AUSGEWÄHLTER TEXT:
╔══
Gute Architektur wirkt aufs Leben in der Stadt
Das Land Salzburg verleiht sowohl Architektur- als auch Förderpreis an Projekte, die mitten in der Stadt verankert sind.
Auf den ersten Blick wirkt die Industriehalle im Salzburger Stadtteil Schallmoos unscheinbar. Was sie beheimatet, ist preiswürdig: Die Boulderbar erhält den diesjährigen Architekturpreis des Landes Salzburg.
Das Büro „hobby a“hat eine der angesagten Kletterwände in eine leer stehende Industriehalle eingebaut und mit dem Konzept einer offenen Gastronomie verbunden. „Es geht um Interaktion“, sagt Architekt Wolfgang Maul. Die Jury überzeugte dabei, dass die Boulderbar zum kommunikativen Treffpunkt avancierte und nun einen Stadtentwicklungsprozess im Kleinen in Gang setzt. Plötzlich siedeln sich im grauen Gewerbegebiet Start-up-Unternehmen an. Und die Betreiber der Boulderbar wollen eine benachbarte Halle umbauen, um ihr Konzept zu erweitern.
╚══
DATEN:
╔══
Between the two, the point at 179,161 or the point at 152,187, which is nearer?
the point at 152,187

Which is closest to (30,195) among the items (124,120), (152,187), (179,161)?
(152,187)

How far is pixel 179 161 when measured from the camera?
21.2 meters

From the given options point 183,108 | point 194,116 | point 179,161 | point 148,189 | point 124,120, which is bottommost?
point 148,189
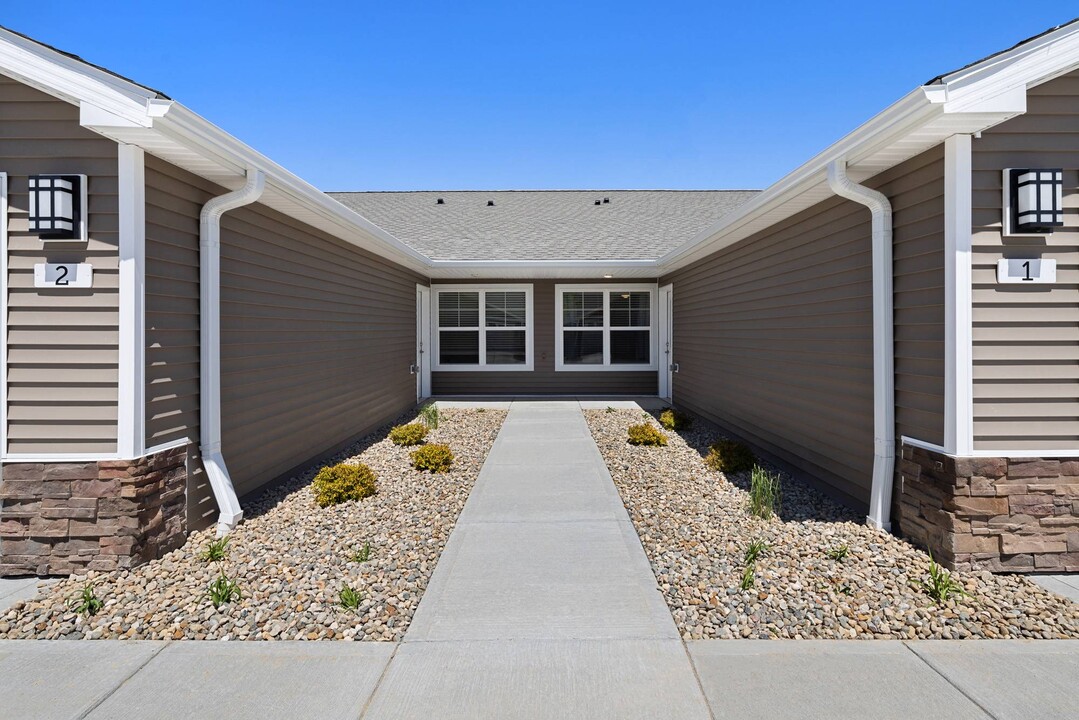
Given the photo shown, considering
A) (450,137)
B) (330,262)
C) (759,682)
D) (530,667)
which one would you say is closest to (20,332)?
(330,262)

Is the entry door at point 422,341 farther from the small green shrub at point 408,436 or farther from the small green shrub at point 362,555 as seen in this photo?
the small green shrub at point 362,555

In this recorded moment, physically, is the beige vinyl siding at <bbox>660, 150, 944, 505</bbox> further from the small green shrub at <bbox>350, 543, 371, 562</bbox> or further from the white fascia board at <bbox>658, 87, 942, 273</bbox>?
Result: the small green shrub at <bbox>350, 543, 371, 562</bbox>

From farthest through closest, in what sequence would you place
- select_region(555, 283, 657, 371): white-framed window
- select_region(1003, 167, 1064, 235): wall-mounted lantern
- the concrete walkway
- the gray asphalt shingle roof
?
select_region(555, 283, 657, 371): white-framed window → the gray asphalt shingle roof → select_region(1003, 167, 1064, 235): wall-mounted lantern → the concrete walkway

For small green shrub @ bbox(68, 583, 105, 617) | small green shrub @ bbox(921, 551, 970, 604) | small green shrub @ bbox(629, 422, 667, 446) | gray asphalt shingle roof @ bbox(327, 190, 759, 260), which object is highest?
gray asphalt shingle roof @ bbox(327, 190, 759, 260)

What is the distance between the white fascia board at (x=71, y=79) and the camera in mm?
3182

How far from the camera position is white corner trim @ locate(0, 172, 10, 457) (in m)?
3.41

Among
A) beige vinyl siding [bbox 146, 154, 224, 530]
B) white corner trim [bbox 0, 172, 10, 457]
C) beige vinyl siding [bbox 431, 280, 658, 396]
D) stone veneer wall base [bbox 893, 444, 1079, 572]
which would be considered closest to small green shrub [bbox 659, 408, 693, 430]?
beige vinyl siding [bbox 431, 280, 658, 396]

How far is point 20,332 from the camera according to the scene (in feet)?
11.3

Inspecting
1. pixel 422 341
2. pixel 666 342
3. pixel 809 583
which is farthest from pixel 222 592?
pixel 666 342

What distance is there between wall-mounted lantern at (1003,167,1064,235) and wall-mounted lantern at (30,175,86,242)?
588 centimetres

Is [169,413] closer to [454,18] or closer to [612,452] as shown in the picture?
[612,452]

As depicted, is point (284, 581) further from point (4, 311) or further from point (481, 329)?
point (481, 329)

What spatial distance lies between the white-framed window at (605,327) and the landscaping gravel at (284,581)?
23.4 feet

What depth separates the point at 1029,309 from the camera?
339 cm
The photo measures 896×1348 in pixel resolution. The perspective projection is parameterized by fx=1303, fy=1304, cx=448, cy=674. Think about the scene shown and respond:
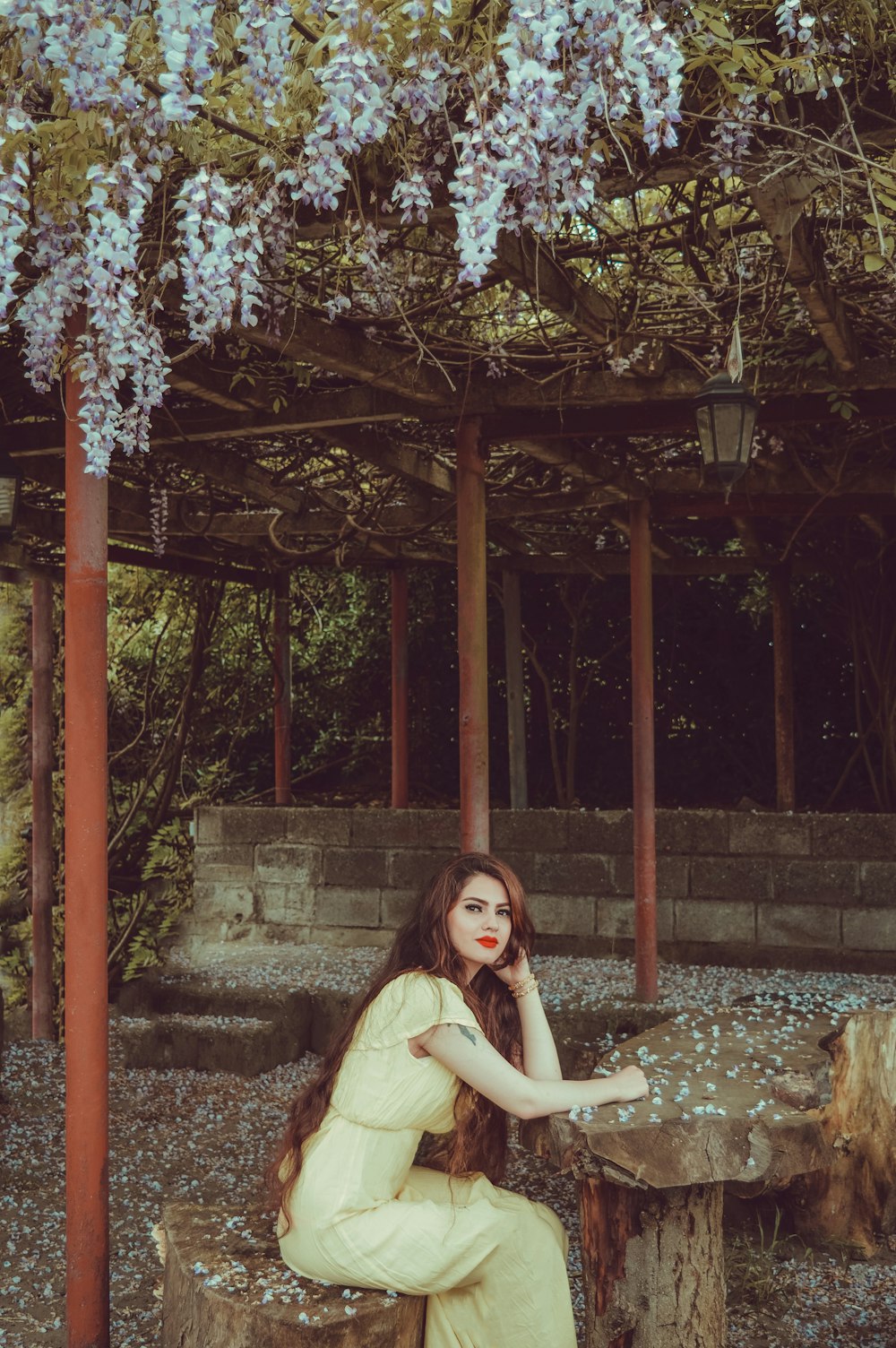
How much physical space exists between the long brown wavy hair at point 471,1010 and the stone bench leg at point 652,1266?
0.22 metres

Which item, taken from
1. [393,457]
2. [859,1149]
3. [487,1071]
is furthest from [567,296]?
[859,1149]

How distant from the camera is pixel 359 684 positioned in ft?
27.7

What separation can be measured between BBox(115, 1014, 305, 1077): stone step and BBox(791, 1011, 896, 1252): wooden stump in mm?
2561

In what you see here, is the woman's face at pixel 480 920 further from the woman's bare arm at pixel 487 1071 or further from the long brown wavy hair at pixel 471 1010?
the woman's bare arm at pixel 487 1071

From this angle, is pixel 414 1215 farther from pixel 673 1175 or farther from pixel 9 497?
pixel 9 497

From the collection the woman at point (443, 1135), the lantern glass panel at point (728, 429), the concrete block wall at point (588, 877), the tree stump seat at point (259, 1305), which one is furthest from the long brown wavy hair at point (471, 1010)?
the concrete block wall at point (588, 877)

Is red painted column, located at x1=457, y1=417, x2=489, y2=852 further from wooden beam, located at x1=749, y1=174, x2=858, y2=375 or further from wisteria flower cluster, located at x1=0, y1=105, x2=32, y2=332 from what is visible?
wisteria flower cluster, located at x1=0, y1=105, x2=32, y2=332

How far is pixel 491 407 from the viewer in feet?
13.5

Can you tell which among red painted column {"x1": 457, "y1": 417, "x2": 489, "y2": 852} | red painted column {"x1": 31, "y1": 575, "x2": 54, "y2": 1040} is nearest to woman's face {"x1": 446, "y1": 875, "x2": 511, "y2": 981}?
red painted column {"x1": 457, "y1": 417, "x2": 489, "y2": 852}

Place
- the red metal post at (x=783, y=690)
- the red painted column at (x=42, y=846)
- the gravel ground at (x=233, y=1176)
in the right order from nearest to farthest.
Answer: the gravel ground at (x=233, y=1176)
the red painted column at (x=42, y=846)
the red metal post at (x=783, y=690)

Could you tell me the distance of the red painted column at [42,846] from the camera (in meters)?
6.04

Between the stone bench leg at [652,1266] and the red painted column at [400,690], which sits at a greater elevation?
the red painted column at [400,690]

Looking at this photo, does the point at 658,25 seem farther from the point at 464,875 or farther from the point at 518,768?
the point at 518,768

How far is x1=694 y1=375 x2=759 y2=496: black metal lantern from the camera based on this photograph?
3568 mm
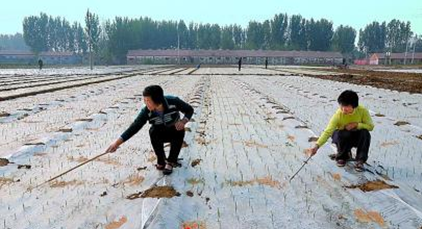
╚══
AUFGABENSTELLUNG: Gib aus dem Text zum Salzburger Architekturpreis den Abschnitt von „Gute Architektur wirkt“ bis einschließlich „Stadt verankert sind.“ wortgetreu wieder.

ANTWORT SIEHE UNTEN:
Gute Architektur wirkt aufs Leben in der Stadt
Das Land Salzburg verleiht sowohl Architektur- als auch Förderpreis an Projekte, die mitten in der Stadt verankert sind.